→ Action item
Although the material holds pictures, none belong in the copy; transcribe exactly, and only, the lines from the one with "Sneakers Adidas Samba" through the end.

→ Data excerpt
···

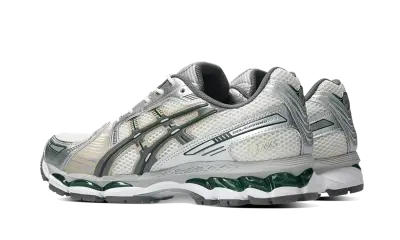 ASICS Gel-Kayano 12.1 Cream Carbon — photo 4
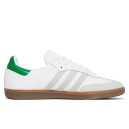Sneakers Adidas Samba x Kith Classics Program White FX5398 White/gray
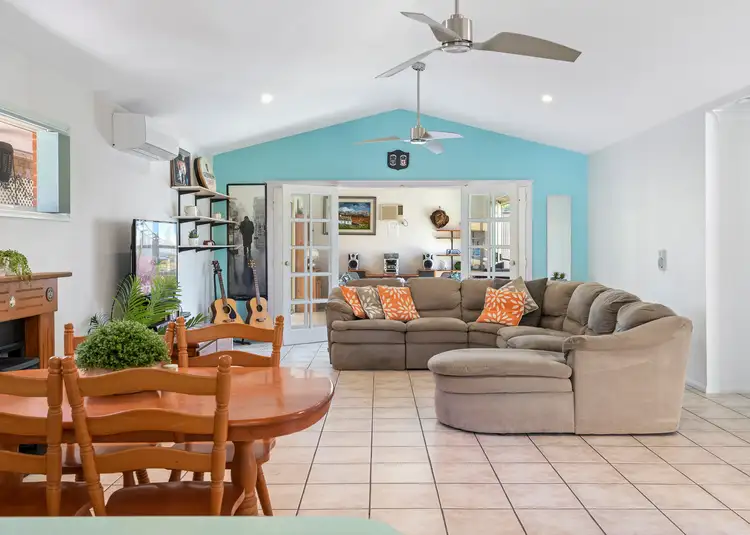 Third view of Homely house listing, 62 Kawana Crescent, Cornubia QLD 4130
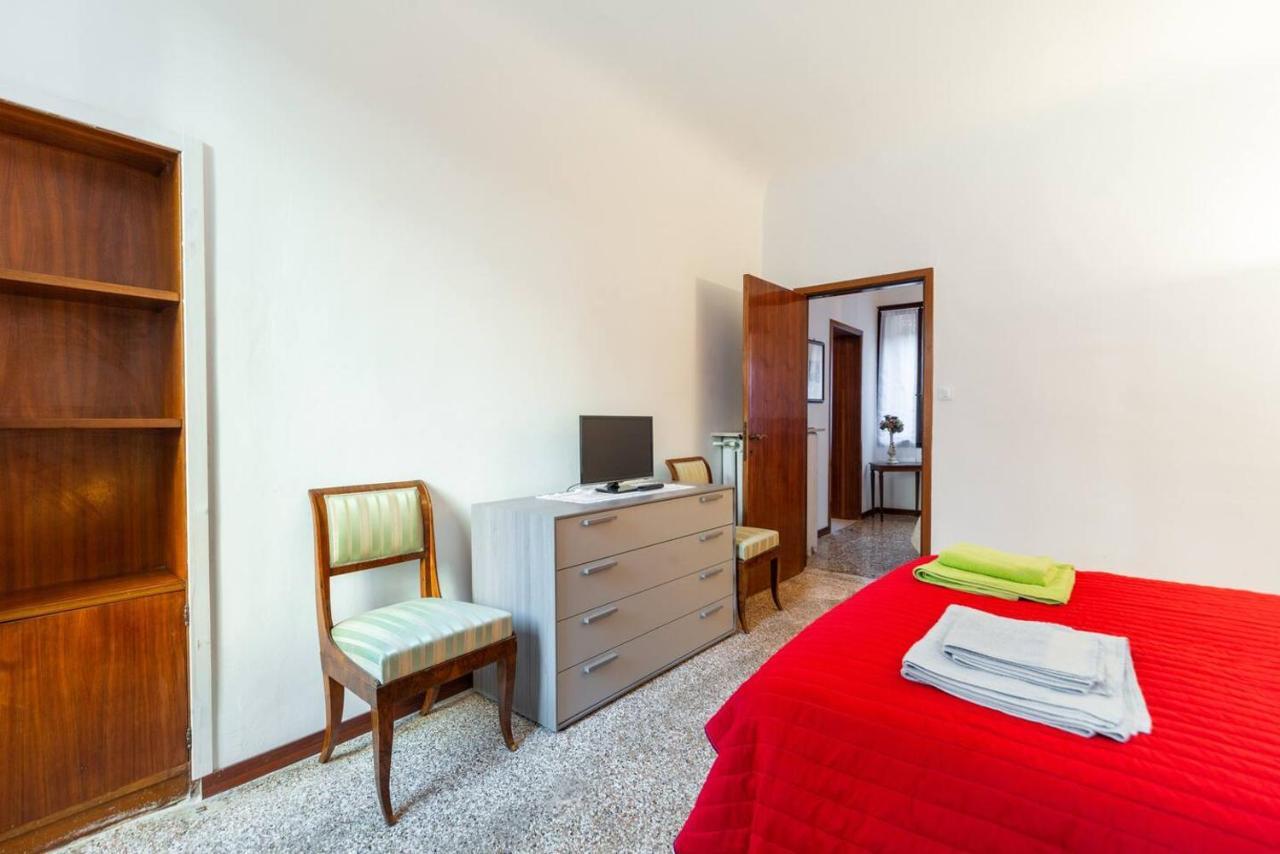 Appartement Residenza San Marco 4893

···

→ Answer space
Sneakers Adidas Samba x Kith Classics Program White FX5398 White/gray
 Third view of Homely house listing, 62 Kawana Crescent, Cornubia QLD 4130
 Appartement Residenza San Marco 4893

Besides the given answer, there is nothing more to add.